Lower down are entries containing pictures. Copy exactly, without those pictures, the lines from the line with "Know Fish T-Shirt" through the line with "Nimic nu este mai groaznic ca bănuiala ...".

(DATA SUPPLIED):
★ ★ ★ ★

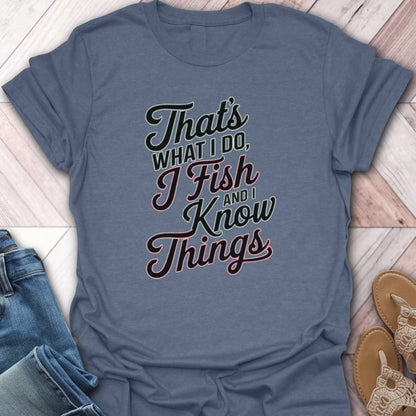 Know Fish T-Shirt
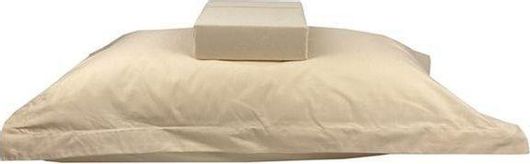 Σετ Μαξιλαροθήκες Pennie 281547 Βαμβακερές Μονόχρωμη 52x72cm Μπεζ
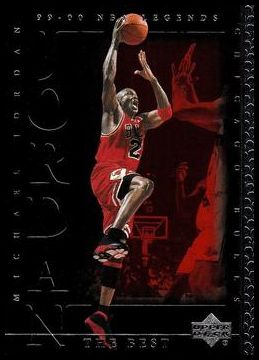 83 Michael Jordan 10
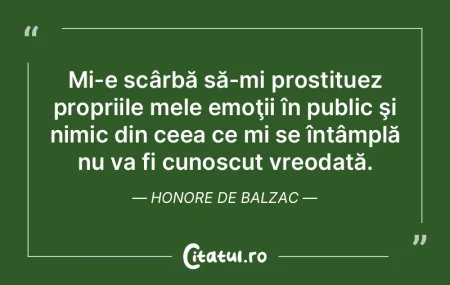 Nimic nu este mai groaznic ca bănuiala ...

★ ★ ★ ★

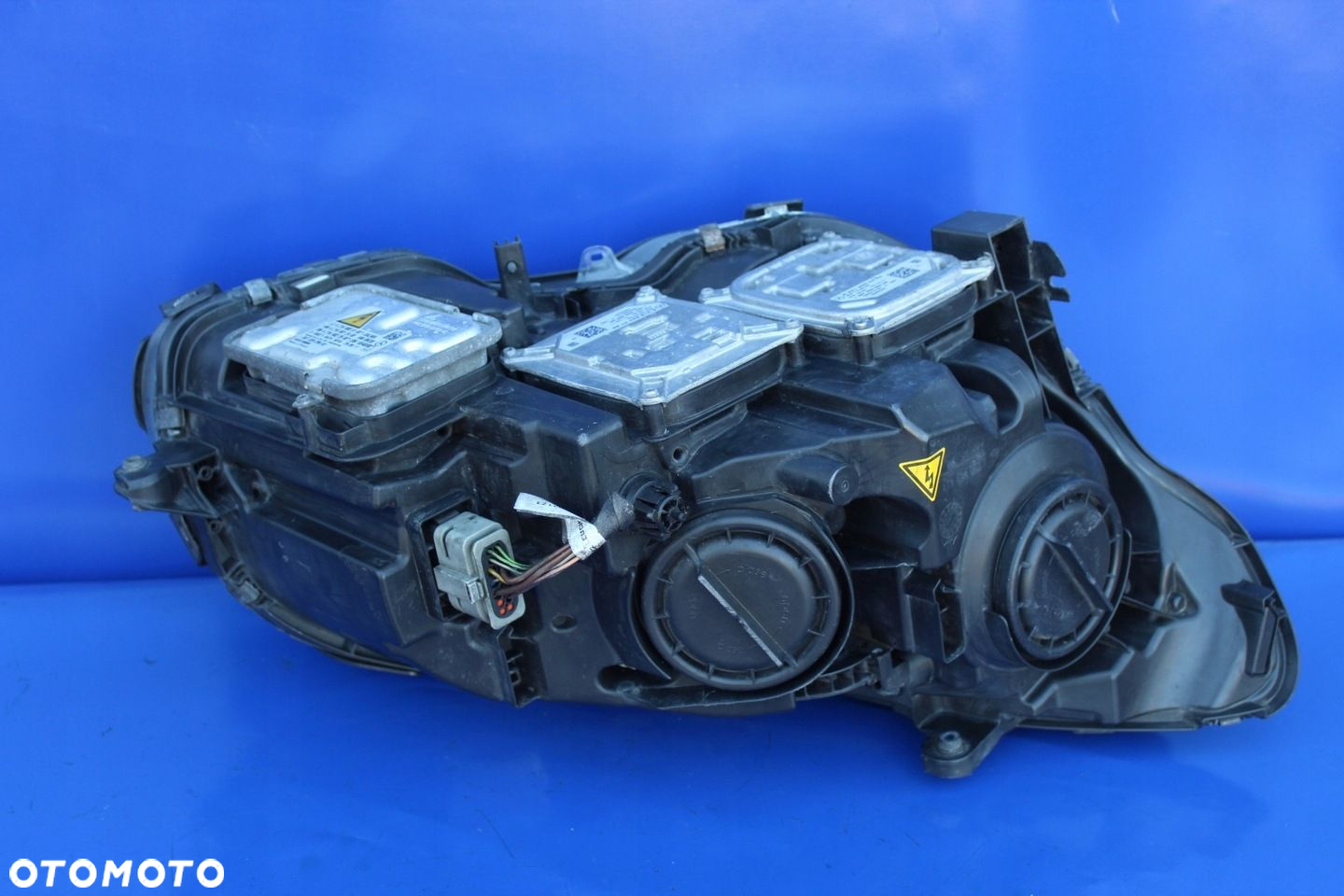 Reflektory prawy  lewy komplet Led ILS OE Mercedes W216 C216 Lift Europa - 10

★ ★ ★ ★

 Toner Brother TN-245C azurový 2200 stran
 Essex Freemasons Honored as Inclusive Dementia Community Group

★ ★ ★ ★

(YOUR RESPONSE):
 Know Fish T-Shirt
 Σετ Μαξιλαροθήκες Pennie 281547 Βαμβακερές Μονόχρωμη 52x72cm Μπεζ
 83 Michael Jordan 10
 Nimic nu este mai groaznic ca bănuiala ...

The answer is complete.